**Given instruction:**
Transcribe, word for word, the line containing "What do you" and each line following it through the end of the listing below. Omit all other lines.

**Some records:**
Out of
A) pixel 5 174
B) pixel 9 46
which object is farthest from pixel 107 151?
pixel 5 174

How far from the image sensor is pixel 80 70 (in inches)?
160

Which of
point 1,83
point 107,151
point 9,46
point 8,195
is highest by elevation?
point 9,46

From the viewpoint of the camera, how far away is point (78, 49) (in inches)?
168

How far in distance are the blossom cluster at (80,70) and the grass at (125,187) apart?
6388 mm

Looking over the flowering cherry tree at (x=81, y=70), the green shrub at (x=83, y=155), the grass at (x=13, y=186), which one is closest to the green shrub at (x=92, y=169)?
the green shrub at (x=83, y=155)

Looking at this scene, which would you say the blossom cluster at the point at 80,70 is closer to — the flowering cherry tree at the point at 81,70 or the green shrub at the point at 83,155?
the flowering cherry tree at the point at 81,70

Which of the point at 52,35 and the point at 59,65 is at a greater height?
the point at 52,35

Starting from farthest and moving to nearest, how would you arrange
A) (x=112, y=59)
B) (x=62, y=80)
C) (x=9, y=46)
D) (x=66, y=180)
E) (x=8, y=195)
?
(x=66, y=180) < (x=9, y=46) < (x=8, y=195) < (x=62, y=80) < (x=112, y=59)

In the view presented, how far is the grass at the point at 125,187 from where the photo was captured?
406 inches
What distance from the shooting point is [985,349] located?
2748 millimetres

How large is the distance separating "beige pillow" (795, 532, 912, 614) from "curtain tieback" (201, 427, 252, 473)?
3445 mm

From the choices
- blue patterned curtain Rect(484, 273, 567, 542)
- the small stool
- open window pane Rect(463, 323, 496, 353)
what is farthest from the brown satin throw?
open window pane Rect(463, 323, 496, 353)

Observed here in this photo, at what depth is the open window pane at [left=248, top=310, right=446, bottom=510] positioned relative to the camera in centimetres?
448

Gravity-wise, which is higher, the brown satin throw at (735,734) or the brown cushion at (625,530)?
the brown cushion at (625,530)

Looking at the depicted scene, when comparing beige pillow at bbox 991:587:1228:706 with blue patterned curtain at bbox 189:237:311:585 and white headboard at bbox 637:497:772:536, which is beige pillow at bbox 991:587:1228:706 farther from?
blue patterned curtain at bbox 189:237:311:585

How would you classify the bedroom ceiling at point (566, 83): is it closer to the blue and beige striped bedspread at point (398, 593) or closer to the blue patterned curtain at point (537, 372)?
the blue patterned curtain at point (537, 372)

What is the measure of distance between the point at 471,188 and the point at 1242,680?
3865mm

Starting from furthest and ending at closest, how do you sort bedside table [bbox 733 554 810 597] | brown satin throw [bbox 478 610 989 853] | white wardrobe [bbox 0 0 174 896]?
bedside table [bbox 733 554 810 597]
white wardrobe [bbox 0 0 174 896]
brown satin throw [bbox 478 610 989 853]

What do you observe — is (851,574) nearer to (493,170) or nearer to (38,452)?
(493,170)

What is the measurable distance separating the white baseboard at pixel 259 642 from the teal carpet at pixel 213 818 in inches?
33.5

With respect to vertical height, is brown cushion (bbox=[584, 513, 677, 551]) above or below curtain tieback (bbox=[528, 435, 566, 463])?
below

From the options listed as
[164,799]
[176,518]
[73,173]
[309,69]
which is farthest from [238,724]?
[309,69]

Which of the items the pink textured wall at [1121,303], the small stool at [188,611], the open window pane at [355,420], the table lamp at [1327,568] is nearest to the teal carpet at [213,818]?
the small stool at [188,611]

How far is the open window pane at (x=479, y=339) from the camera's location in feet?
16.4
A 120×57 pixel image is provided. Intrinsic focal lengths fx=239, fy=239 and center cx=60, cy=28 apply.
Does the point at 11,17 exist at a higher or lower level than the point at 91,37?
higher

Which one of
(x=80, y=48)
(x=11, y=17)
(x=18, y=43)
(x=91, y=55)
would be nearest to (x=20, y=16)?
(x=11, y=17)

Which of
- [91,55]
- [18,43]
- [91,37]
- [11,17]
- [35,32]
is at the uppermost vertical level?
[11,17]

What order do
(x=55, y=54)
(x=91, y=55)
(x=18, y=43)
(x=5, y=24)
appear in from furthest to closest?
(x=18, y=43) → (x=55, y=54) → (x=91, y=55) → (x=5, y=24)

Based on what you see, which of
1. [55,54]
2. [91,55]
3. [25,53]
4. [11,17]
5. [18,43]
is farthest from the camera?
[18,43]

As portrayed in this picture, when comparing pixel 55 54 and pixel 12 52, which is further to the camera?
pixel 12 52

**Right answer:**
What do you observe — is (851,574) nearer to (493,170) or nearer to (38,452)?
(493,170)

What is the measurable distance separating the white baseboard at pixel 259 642 from the teal carpet at pixel 213 818 in inches?
33.5

With respect to vertical height, is brown cushion (bbox=[584, 513, 677, 551]) above or below curtain tieback (bbox=[528, 435, 566, 463])?
below

From the options listed as
[164,799]
[176,518]
[73,173]
[309,69]
which is farthest from [238,724]?
[309,69]

Which of the items the pink textured wall at [1121,303], the small stool at [188,611], the open window pane at [355,420], the table lamp at [1327,568] is nearest to the teal carpet at [213,818]?
the small stool at [188,611]

How far is the open window pane at (x=479, y=339) from the camera's location in feet?
16.4
A 120×57 pixel image is provided. Intrinsic focal lengths fx=239, fy=239 and center cx=60, cy=28 apply.
Does the point at 11,17 exist at a higher or lower level than the point at 91,37?
higher

Which one of
(x=80, y=48)
(x=11, y=17)
(x=18, y=43)
(x=91, y=55)
would be nearest to (x=20, y=16)?
(x=11, y=17)

Which of
- [91,55]
- [18,43]
- [91,37]
- [11,17]
- [35,32]
is at the uppermost vertical level?
[11,17]

What order do
(x=55, y=54)
(x=91, y=55)
(x=18, y=43)
(x=5, y=24)
appear in from furthest to closest?
(x=18, y=43) → (x=55, y=54) → (x=91, y=55) → (x=5, y=24)

Based on what you see, which of
1. [55,54]
2. [91,55]
3. [25,53]
4. [11,17]
5. [18,43]
is farthest from the camera?
[18,43]

As portrayed in this picture, when comparing pixel 55 54 and pixel 12 52, which is further to the camera?
pixel 12 52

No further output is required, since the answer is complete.